O que o Open Insurance vai fazer é pegar todo o seu histórico, calcular o risco e buscar as melhores ofertas no mercado. Você vai pagar menos corretagem, um prêmio menor e a sua cobertura irá aumentar. Será uma porrada no resultado das seguradoras. E o único jeito de resolver isso é aumentar a penetração. Hoje, no Brasil, a penetração no mercado de automóveis, pegando toda a frota, é de 16%. Nos Estados Unidos, 80%. Se a seguradora diminuir pela metade o preço da contratação da cobertura e a penetração saltar de 16% para 30%, nenhum tostão seria perdido.

E como reduzir o preço do seguro?
Entrando com novas tecnologias, que permitem contratar o seguro intermitente, baseado em uso. Isso é muito difícil para as empresas que hoje têm toda a receita baseada em um seguro 24/7. A ciência de dados permite calcular agravamentos de risco para premiar ou punir segurado de acordo com seu comportamento. Esse aprendizado é contínuo. Seguros inteligentes vão proporcionar melhores resultados para as companhias, mas a inovação impõe uma perda de receita imediata. É por isso que normalmente quem faz a disrupção não é a empresa líder. A Amazon montou uma seguradora na Índia para vender uma série de produtos que ela não conseguia encontrar no mercado.

“A infraestrutura seria um grande vetor de crescimento não só dos seguros como também do Brasil. Mas ela andou de lado nesses últimos anos” (Crédito:Rubens Cavallari)

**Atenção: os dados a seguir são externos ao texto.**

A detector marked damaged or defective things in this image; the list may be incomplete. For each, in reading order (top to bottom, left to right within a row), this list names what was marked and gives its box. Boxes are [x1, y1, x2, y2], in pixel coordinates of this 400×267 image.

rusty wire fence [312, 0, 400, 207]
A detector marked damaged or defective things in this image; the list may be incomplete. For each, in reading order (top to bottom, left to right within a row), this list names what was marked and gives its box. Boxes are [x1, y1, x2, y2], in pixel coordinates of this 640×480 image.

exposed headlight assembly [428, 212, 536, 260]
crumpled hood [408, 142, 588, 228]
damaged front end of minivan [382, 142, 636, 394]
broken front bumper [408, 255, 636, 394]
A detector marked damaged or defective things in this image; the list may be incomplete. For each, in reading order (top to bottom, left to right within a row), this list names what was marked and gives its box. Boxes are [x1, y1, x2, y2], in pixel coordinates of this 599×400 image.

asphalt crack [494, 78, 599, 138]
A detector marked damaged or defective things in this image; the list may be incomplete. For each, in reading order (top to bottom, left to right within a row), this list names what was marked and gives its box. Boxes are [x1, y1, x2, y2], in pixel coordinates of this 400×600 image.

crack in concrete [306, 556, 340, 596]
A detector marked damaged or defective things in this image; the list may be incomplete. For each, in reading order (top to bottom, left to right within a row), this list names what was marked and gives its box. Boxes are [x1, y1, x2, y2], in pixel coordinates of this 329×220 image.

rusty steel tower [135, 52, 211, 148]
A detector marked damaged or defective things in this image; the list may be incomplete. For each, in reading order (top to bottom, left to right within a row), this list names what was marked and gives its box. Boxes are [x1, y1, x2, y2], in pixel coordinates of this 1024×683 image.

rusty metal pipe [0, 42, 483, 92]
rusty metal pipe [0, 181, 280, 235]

O Open Insurance permitirá a outras empresas disputar o mercado?
A indústria de seguros que está no mercado hoje terá de se reestruturar para esse novo modelo. Nossa estimativa é que desde 2020 algo como 3 milhões de pequenas empresas no Brasil tiveram algum tipo de sinistro para o qual não haviam contratado seguro. Muitas provavelmente desapareceram em função disso. Entender as necessidades do cliente para oferecer os produtos adequados é fundamental para se manter nesse novo mercado. E isso dá a chance para os entrantes.

E quem seriam eles?
Todos os bancos digitais estão com programas de seguros embarcados em seus produtos financeiros. Eles têm tecnologia, conhecem os clientes e podem fazer ofertas que os grandes não conseguem. Por outro lado, o peso regulatório do setor é tão grande que as fintechs são incapazes de atender plenamente.

A implementação total do Open Insurance vai criar um novo tipo de empresa, a iniciadora de serviços de seguros. É o fim do corretor?
O corretor será uma figura de relacionamento e terá de ajudar as empresas a se adequar à nova jornada do cliente. Porque as sociedades iniciadoras de serviços de seguro passarão a oferecer produtos altamente diferenciados. O corretor hoje não tem interesse em vender um seguro empresarial porque a margem dele é pequena. O banco faz pior ainda: obriga quem pede capital de giro a contratar seguro. Isso tudo leva às penetrações baixíssimas que temos hoje.

O Open Insurance pode facilitar a venda de seguros para a baixa renda?
Para chegar à baixa renda, o que fará a diferença é o Pix. Ele permite contratar seguros de menor valor sem gerar custo adicional. Se a seguradora emitir um boleto para um seguro de R$ 60, cerca de 15% disso fica com o banco.